Kelt estimates year-end 2013 bank debt, net of working capital, will be approximately $42.0-million. Kelt has established a demand operating loan facility with National Bank of Canada with an authorized borrowing limit of $40.0-million. The company expects to increase its authorized borrowing limit during the year, as new production and reserves are added.

Kelt's current landholdings include 195,703 gross (105,915 net) acres of land, of which 130,153 gross (70,084 net) acres are undeveloped. The attached table summarizes the company's Triassic Montney and Doig rights in its core areas at Inga, B.C., and Karr, Alta.

 
MONTNEY AND DOIG RIGHTS Property

Gross acres Net acres Average WI Net sections Inga

Doig 39,207 15,023 38% 22.8Inga
Montney 49,493 19,797 40% 30.0Karr
Montney 17,280 16,960 98% 26.5


Kelt has entered into several farm-in arrangements, whereby the company has committed to drill 3.75 net wells. In doing so, Kelt will earn an additional 8.45 net sections (5,408 net acres) of Montney land rights.

Common share information

Kelt current has approximately 67.1 million common shares issued and outstanding, of which approximately 14.2 million (21.1 per cent) are held by officers and directors of the company.

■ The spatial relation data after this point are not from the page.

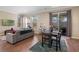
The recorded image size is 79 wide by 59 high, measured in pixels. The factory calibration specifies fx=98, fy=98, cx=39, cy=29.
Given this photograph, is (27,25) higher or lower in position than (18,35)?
higher

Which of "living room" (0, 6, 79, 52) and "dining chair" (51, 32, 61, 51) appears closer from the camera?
"living room" (0, 6, 79, 52)

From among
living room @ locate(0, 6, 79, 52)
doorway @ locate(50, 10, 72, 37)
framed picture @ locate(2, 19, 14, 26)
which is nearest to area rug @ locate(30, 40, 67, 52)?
living room @ locate(0, 6, 79, 52)

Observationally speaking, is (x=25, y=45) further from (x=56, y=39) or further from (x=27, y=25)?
(x=56, y=39)

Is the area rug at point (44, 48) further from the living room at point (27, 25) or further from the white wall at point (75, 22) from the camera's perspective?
the white wall at point (75, 22)

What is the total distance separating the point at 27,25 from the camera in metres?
2.36

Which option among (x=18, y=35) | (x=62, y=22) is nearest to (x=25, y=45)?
(x=18, y=35)

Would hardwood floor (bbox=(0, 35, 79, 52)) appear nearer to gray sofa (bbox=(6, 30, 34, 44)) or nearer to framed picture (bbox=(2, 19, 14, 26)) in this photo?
gray sofa (bbox=(6, 30, 34, 44))

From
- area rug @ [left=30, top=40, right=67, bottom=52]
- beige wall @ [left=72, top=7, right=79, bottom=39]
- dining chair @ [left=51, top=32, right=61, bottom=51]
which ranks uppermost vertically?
beige wall @ [left=72, top=7, right=79, bottom=39]

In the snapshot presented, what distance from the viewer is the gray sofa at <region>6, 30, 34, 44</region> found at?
87.5 inches

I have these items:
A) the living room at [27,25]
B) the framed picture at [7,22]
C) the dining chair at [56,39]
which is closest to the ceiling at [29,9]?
the living room at [27,25]

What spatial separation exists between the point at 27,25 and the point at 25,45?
1.56ft
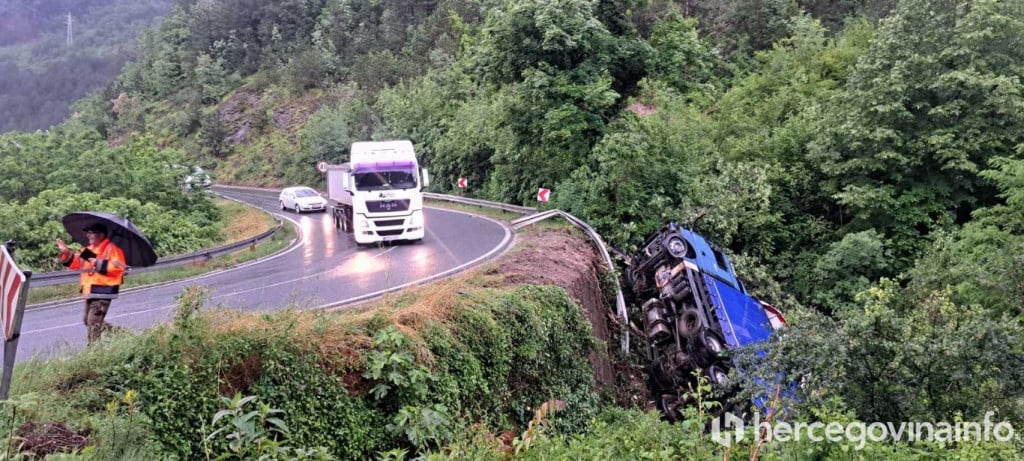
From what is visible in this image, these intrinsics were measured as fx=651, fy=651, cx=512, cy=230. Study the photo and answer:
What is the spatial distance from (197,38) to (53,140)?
58610 mm

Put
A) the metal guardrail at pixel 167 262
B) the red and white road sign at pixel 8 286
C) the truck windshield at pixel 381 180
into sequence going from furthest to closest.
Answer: the truck windshield at pixel 381 180 → the metal guardrail at pixel 167 262 → the red and white road sign at pixel 8 286

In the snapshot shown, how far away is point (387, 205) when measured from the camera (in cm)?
1875

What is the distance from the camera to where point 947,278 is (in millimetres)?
15195

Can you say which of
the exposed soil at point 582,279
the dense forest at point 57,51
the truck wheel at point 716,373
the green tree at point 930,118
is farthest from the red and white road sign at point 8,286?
the dense forest at point 57,51

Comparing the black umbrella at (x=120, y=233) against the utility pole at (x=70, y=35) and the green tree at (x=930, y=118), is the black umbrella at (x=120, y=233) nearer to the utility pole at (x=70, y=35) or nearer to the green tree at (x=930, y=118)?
the green tree at (x=930, y=118)

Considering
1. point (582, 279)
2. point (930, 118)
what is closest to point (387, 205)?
point (582, 279)

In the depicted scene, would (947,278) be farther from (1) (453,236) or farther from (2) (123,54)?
(2) (123,54)

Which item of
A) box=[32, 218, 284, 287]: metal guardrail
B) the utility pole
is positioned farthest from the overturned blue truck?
the utility pole

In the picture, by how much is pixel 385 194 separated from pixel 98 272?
1079 cm

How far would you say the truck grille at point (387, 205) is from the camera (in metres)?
18.7

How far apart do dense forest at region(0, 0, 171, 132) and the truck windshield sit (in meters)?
87.3

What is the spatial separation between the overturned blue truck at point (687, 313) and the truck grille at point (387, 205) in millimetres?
6820

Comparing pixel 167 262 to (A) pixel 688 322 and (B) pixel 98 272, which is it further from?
(A) pixel 688 322

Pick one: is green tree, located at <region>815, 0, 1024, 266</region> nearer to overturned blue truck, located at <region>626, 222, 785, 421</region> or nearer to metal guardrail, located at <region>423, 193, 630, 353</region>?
overturned blue truck, located at <region>626, 222, 785, 421</region>
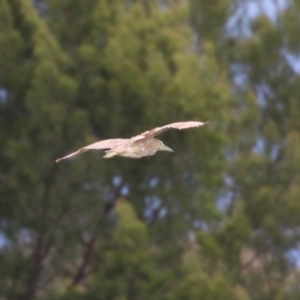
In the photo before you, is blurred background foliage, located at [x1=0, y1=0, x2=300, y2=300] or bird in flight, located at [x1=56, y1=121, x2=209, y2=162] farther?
blurred background foliage, located at [x1=0, y1=0, x2=300, y2=300]

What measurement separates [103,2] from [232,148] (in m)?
0.99

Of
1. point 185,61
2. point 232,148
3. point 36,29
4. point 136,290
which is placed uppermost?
point 36,29

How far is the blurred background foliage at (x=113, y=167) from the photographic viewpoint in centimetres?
298

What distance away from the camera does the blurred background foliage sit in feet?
9.78

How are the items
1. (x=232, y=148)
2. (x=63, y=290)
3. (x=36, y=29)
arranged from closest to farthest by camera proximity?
(x=36, y=29) < (x=63, y=290) < (x=232, y=148)

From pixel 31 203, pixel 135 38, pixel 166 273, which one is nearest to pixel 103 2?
pixel 135 38

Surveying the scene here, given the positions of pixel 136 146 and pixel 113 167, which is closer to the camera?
pixel 136 146

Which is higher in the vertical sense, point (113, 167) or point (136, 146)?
point (113, 167)

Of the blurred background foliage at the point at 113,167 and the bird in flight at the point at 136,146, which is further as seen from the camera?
the blurred background foliage at the point at 113,167

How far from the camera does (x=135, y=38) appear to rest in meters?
3.09

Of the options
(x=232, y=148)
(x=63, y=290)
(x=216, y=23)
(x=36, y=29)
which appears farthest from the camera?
(x=216, y=23)

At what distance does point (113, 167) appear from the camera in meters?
3.07

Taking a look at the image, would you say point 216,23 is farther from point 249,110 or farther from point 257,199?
point 257,199

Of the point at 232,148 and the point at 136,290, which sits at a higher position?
the point at 232,148
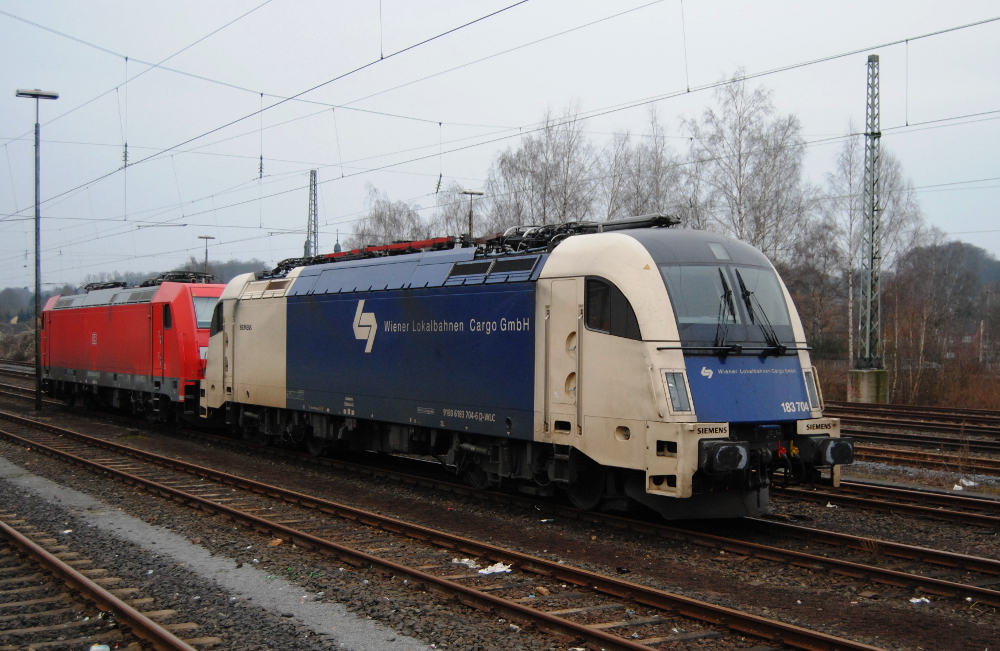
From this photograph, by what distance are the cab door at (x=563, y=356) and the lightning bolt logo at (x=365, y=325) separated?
384cm

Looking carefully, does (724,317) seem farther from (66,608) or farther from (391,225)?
(391,225)

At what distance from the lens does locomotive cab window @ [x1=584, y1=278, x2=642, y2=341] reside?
8.64 meters

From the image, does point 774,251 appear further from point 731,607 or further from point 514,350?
point 731,607

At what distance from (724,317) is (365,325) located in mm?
5974

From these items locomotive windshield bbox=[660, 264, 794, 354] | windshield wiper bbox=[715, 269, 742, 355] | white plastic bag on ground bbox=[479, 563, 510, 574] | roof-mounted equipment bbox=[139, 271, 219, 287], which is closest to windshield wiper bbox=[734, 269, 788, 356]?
locomotive windshield bbox=[660, 264, 794, 354]

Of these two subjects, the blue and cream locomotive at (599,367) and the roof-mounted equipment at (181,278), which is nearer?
the blue and cream locomotive at (599,367)

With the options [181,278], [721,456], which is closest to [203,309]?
[181,278]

Kelt's board of directors has also determined to approve, subject to all necessary regulatory approvals, the grant of 1.5 million restricted share units under its restricted share unit plan and 2.1 million stock options under its stock option plan, to certain directors, officers and employees of the company, all in accordance with the terms and conditions of those plans. The foregoing grants of restricted share units and stock options are expected to represent approximately 5.3 per cent of Kelt's issued and outstanding common shares as at the date hereof.